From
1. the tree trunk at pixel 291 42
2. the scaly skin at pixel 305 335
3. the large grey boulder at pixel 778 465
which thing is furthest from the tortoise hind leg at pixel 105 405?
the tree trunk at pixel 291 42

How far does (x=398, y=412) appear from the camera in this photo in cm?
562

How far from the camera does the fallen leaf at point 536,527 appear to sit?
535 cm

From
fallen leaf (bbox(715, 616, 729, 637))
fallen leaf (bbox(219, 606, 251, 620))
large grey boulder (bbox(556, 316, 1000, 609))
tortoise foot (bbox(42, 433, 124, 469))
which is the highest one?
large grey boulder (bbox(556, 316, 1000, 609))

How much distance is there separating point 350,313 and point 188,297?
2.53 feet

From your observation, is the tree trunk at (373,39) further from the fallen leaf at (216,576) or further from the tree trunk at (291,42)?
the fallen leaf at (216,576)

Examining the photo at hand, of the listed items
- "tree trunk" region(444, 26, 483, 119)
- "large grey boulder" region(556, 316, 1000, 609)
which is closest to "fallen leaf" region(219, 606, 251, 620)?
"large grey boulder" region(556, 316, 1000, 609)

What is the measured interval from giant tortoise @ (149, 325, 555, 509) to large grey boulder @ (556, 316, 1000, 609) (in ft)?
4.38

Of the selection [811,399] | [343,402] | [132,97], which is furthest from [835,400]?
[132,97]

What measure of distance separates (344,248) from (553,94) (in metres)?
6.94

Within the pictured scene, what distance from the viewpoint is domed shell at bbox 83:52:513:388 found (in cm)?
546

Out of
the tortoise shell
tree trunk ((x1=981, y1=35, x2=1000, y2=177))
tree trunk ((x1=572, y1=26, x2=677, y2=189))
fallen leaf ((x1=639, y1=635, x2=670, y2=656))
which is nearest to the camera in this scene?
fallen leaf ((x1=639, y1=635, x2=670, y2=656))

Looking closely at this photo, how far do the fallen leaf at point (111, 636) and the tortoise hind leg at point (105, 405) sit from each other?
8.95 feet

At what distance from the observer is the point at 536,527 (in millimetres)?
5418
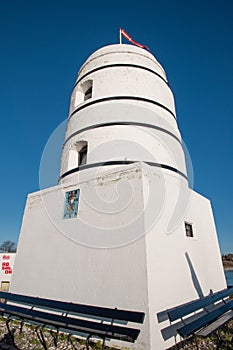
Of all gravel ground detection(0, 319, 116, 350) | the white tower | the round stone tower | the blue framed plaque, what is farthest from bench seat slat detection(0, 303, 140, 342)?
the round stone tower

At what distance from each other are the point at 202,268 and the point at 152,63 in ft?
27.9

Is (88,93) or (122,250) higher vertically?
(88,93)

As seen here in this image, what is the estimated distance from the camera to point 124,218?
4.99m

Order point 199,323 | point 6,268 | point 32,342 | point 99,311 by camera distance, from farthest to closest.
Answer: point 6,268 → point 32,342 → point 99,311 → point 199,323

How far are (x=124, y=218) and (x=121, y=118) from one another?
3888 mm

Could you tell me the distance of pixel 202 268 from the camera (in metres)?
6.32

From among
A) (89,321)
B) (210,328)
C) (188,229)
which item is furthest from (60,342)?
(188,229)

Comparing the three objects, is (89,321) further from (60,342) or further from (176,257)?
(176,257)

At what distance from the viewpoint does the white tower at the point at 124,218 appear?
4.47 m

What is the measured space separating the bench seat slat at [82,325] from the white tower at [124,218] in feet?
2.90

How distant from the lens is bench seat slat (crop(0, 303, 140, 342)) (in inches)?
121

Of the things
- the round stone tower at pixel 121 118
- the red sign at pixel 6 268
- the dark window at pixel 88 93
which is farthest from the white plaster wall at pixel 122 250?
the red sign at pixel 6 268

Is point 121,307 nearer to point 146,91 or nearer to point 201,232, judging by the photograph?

= = = =

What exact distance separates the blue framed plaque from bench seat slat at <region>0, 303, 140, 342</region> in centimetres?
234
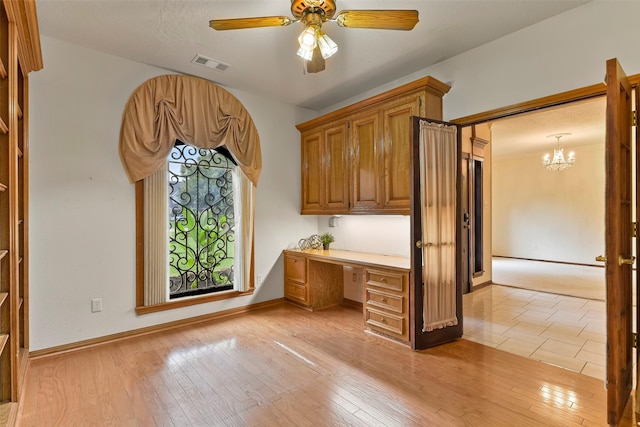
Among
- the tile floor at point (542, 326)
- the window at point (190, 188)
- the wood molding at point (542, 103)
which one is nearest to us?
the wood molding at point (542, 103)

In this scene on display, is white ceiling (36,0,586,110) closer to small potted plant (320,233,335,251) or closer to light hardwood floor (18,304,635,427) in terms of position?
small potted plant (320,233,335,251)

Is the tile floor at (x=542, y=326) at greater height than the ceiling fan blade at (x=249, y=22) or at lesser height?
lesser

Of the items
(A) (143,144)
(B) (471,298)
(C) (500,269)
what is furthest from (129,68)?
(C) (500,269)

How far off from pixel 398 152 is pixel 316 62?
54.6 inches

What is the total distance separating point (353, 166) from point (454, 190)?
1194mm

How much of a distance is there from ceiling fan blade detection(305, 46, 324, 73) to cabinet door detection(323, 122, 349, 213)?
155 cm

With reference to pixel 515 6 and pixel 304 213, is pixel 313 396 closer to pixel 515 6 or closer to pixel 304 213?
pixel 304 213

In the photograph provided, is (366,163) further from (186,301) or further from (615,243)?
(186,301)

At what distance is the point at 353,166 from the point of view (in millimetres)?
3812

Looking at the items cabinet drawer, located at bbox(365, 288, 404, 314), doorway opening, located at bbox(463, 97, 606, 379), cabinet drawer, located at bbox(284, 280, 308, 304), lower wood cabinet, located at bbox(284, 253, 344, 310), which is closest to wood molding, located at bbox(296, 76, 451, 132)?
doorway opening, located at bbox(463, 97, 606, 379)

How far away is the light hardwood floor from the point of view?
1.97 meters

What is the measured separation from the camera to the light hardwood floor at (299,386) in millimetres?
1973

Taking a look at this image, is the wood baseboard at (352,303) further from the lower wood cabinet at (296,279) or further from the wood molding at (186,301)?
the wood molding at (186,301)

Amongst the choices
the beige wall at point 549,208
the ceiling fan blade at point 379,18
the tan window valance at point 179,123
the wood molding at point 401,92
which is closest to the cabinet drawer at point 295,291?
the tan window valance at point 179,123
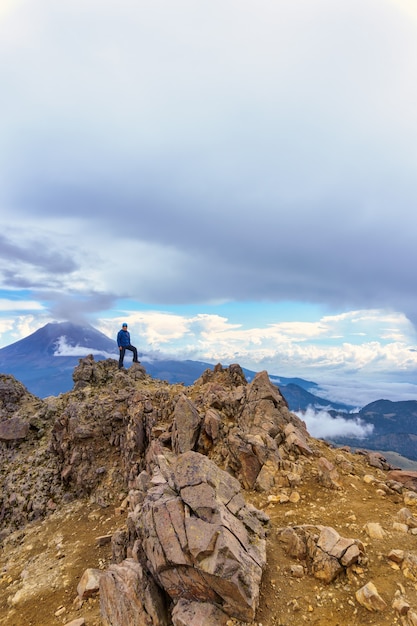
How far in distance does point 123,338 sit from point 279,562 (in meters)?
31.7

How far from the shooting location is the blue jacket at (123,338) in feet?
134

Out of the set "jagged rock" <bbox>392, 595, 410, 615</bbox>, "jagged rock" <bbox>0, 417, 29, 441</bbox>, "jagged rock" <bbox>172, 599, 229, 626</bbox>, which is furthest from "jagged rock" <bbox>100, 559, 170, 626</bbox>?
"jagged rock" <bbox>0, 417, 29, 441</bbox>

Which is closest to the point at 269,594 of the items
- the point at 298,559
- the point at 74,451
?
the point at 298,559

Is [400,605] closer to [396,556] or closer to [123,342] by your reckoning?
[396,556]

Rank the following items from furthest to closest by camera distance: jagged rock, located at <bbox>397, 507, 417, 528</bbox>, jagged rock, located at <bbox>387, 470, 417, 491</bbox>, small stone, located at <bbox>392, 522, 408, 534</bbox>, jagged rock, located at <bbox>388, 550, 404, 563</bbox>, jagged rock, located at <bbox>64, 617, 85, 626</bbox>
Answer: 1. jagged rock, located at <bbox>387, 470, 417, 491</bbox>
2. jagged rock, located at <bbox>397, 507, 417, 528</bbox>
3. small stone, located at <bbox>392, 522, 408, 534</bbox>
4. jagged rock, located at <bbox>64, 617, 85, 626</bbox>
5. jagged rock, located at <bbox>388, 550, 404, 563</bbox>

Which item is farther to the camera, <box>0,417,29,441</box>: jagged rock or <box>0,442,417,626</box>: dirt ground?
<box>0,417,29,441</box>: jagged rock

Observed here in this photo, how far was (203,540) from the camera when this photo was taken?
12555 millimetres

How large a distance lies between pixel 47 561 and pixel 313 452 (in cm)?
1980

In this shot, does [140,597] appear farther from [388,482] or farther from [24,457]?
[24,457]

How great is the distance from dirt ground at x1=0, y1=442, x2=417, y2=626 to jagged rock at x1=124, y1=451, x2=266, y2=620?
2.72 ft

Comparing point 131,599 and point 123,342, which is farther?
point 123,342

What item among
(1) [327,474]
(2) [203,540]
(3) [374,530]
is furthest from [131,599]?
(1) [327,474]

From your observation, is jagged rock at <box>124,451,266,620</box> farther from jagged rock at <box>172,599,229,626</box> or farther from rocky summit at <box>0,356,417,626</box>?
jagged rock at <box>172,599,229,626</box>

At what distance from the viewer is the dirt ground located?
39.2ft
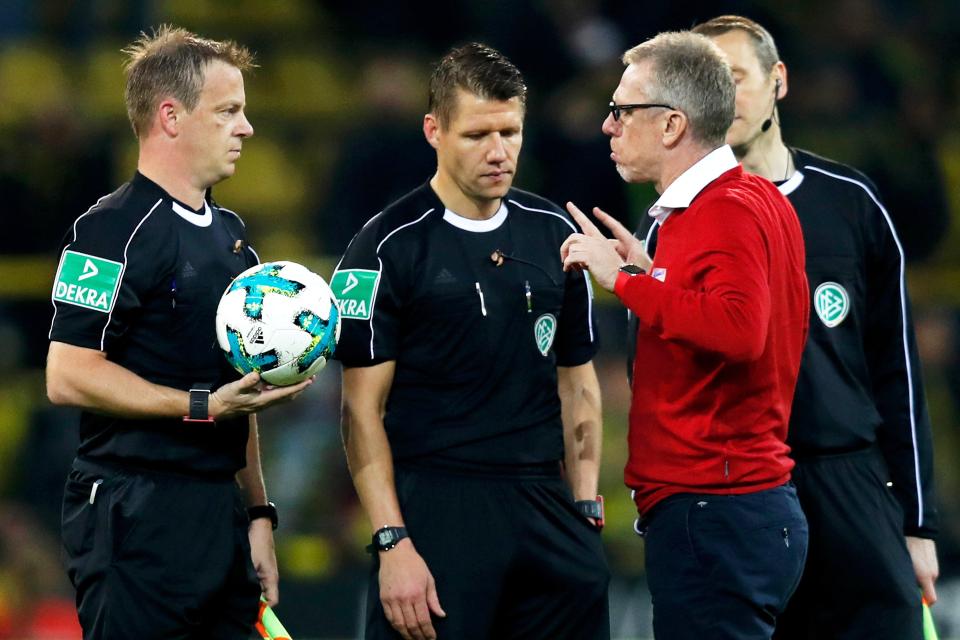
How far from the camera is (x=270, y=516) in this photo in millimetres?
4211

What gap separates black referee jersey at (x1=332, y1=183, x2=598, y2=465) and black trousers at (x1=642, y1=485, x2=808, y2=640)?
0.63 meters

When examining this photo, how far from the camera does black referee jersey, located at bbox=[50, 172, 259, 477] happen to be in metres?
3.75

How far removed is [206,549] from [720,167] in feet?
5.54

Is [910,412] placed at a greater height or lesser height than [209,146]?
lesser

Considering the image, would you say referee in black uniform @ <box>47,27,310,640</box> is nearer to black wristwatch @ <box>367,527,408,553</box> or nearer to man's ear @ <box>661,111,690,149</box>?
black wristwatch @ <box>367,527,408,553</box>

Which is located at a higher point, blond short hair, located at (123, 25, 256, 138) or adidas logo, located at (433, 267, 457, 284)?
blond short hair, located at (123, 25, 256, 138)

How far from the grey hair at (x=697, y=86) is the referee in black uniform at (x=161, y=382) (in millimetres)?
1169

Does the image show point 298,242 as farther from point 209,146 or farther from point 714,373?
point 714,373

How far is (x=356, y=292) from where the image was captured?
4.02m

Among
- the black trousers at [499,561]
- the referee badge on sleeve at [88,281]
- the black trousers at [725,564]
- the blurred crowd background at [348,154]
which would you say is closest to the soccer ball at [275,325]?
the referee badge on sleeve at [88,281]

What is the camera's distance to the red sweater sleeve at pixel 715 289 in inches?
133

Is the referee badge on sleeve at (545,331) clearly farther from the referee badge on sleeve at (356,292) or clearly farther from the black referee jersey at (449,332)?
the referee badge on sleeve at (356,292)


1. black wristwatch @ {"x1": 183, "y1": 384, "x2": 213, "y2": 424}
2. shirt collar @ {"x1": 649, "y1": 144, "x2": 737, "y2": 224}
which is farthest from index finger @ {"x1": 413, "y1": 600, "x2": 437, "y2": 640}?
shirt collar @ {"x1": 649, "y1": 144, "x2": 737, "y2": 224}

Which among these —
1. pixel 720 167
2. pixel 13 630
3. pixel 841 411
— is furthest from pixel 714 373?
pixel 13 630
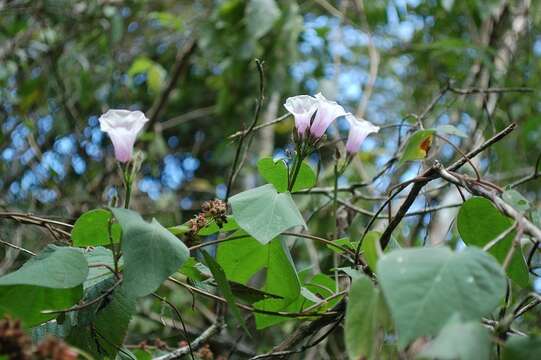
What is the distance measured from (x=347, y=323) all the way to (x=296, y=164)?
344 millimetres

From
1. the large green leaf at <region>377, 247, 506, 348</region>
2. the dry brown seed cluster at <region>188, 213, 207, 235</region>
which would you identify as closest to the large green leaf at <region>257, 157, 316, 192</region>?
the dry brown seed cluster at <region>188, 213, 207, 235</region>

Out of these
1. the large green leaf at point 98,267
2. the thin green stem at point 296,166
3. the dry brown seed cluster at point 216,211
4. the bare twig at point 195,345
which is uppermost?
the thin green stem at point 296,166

= = = =

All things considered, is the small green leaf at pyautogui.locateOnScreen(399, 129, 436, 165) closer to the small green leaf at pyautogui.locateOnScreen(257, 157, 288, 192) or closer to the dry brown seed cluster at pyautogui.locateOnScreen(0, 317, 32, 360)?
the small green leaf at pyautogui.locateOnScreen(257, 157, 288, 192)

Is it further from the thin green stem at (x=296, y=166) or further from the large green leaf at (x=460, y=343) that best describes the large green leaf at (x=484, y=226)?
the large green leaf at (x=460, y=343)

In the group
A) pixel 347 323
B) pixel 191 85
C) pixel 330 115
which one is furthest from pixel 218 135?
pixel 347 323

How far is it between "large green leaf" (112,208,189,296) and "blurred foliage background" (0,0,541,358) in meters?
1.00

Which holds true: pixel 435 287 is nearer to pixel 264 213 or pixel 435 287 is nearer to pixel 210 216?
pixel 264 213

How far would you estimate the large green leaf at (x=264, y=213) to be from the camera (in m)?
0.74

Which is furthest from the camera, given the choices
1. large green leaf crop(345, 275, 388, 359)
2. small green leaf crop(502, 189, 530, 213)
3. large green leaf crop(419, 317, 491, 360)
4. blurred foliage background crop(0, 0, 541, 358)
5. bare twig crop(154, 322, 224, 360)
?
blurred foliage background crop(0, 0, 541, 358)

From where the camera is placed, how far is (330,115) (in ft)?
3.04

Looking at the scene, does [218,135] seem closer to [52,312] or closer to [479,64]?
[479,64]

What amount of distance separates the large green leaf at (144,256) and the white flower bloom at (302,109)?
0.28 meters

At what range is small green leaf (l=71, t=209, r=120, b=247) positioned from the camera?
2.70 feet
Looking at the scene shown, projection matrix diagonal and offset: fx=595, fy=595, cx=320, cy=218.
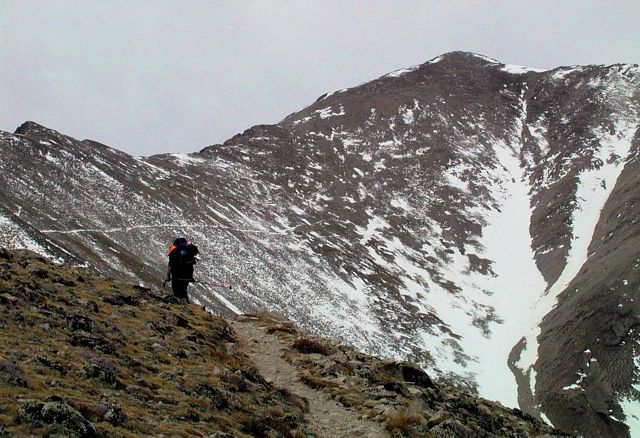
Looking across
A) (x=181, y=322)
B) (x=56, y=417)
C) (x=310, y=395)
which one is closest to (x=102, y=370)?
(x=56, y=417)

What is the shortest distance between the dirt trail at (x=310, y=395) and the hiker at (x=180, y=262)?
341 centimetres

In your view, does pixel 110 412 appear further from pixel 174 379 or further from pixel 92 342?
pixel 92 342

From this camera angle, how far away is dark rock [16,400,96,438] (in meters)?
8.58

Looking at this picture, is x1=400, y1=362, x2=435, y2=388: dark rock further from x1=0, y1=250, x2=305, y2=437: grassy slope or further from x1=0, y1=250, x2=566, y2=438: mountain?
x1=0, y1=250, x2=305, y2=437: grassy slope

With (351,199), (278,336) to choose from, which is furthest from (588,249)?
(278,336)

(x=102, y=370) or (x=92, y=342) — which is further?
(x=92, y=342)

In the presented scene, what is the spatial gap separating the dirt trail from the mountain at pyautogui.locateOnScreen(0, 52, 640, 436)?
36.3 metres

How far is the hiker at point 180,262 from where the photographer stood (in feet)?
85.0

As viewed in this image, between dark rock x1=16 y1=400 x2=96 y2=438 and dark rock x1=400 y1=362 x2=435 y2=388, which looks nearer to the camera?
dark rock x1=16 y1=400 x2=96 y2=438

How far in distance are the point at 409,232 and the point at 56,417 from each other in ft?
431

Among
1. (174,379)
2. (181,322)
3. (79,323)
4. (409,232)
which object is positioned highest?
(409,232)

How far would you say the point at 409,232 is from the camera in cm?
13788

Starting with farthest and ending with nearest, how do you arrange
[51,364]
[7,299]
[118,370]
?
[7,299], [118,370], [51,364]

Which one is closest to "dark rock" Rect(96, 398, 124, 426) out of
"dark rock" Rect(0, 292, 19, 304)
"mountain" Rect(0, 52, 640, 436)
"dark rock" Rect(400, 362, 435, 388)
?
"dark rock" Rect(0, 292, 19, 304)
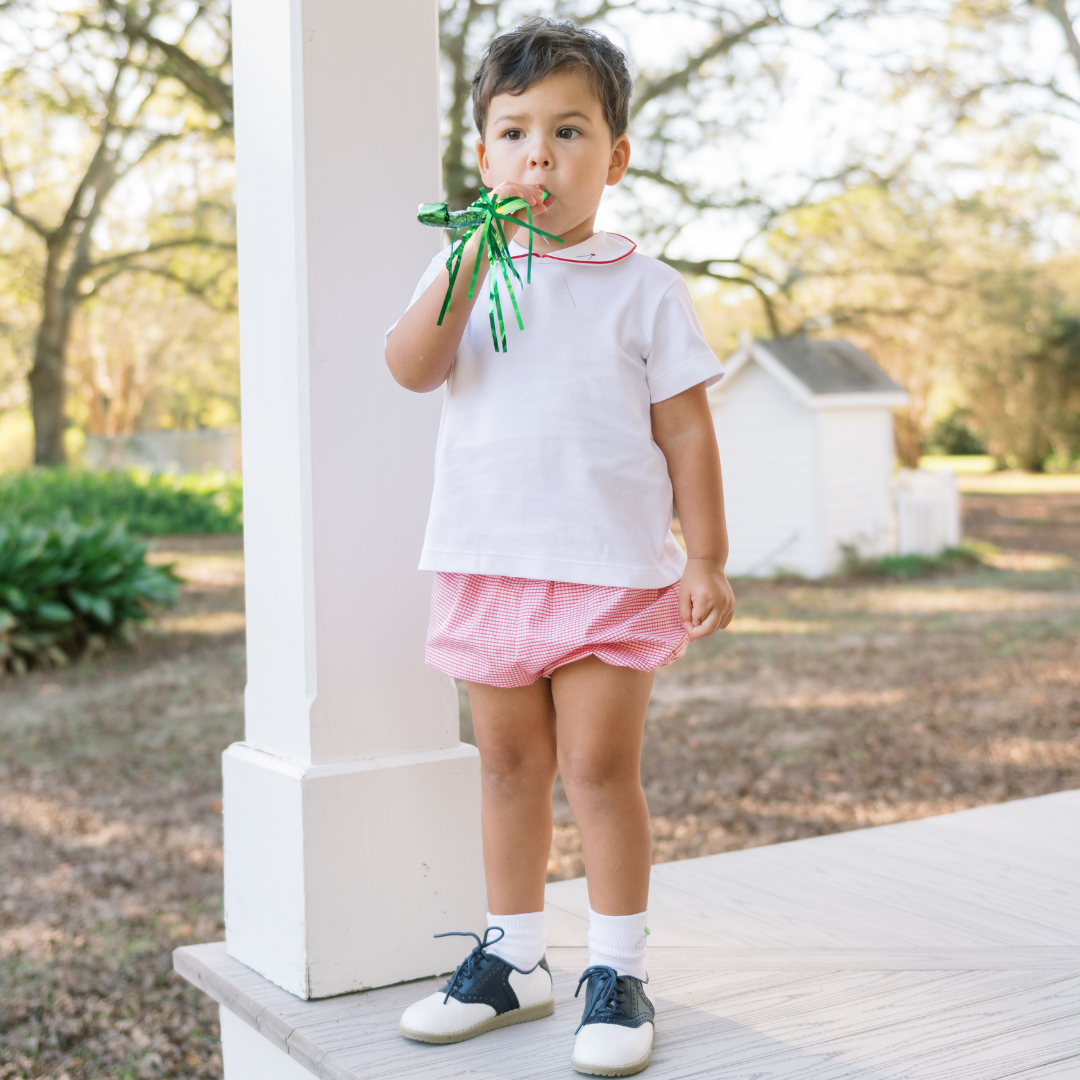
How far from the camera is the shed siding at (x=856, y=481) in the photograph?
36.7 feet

= = = =

> EXERCISE REQUIREMENTS:
Copy every line of the records above that contains the word "nearer".

> CORRECT RESULT:
Is point 121,307 nearer to point 146,91 or nearer to point 201,232, judging by the photograph?
Considering the image, would you say referee in black uniform @ <box>47,27,310,640</box> is nearer to black wristwatch @ <box>367,527,408,553</box> or nearer to man's ear @ <box>661,111,690,149</box>?
Which holds true: pixel 435 287 is nearer to pixel 264 213 or pixel 435 287 is nearer to pixel 210 216?
As viewed in this image, between dark rock x1=16 y1=400 x2=96 y2=438 and dark rock x1=400 y1=362 x2=435 y2=388, which looks nearer to the camera?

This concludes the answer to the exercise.